College is a time of transformation. As you take new classes and live with new people, you might be surprised by who you most enjoy spending time with. Be nimble as you explore new friendships; don’t close yourself off to new opportunities or connections because your relationships might look a little different than they did the year before.
- Be willing to learn.
As you’re trying to figure out who you are and who you want to be, your friends are too. Be willing to learn about what you need as a student, coworker, friend, and human being. Be willing to learn what your friends need too. As you grow together, your friendships will both flourish and shrink with the seasons. Learning what that looks and feels like is part of the college experience.
The End
As you near the end of your college journey, you will have collected countless stories and memories. You might still be friends with the people in those stories. You also might not be as close as you used to be, or you might find yourselves closer than ever. As you prepare for life after college, we encourage you to:
- Be thoughtful.
Honor the end of your college journey, for it is an intense, life changing experience. Honor your accomplishments alongside the people who joined you on the mountaintops and met you in the valleys. Celebrate your college traditions. Make summer plans to connect with your friend group so you have something to look forward to together. Be thoughtful about how you can honor all the memories you’ve made together.

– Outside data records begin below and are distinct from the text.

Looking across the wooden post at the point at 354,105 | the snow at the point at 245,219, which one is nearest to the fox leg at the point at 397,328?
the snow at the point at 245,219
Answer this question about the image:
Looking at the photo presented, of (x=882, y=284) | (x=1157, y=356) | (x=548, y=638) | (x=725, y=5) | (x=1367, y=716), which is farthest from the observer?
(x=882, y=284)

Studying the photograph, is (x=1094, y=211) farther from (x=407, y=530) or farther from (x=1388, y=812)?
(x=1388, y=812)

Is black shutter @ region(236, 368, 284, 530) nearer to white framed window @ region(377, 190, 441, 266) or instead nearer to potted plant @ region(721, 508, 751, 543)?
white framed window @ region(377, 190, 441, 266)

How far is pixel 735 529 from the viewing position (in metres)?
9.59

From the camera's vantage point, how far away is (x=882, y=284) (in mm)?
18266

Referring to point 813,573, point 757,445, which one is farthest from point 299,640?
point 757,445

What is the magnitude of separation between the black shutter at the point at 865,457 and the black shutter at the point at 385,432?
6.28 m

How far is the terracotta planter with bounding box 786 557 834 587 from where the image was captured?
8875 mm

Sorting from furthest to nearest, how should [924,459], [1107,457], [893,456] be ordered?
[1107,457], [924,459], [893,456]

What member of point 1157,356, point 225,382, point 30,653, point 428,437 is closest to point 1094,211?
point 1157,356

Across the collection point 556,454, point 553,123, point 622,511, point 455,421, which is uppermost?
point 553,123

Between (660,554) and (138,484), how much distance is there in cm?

- Be honest about your feelings.
As you finish up final projects, search for jobs, and figure out where you’re living, it can be easy to push the emotions aside to focus on the practical things in front of you. Before you know it, you’ll be deciding what to listen to during your commute to a nine-to-five job you’ve had for three months. Take the time to feel whatever you need to feel as you’re still in college, still with the people who helped make your time at college so memorable.
- Be open to surprises.
Expectations can simultaneously offer direction and disappointment. On one hand, it’s helpful to make a few plans to intentionally connect with your people. On the other, expecting everything to stay the same after graduation might actually be harmful. Be open to surprises as you find yourself struggling to connect with friends you were close to, while hanging out with friends you didn’t know that well. No matter what life season you’re in, you’ll need people to share it with.
Lots of students say that when they visited Bethel for the first time, they just felt something different. In all we do, we make caring for our community a priority—celebrating successes with friends, working through issues together, and encouraging each other to grow. At Bethel, community is a feeling and an experience. It’s marked by a deep respect for our differences as well as a unique connection that comes with pursuing the same things.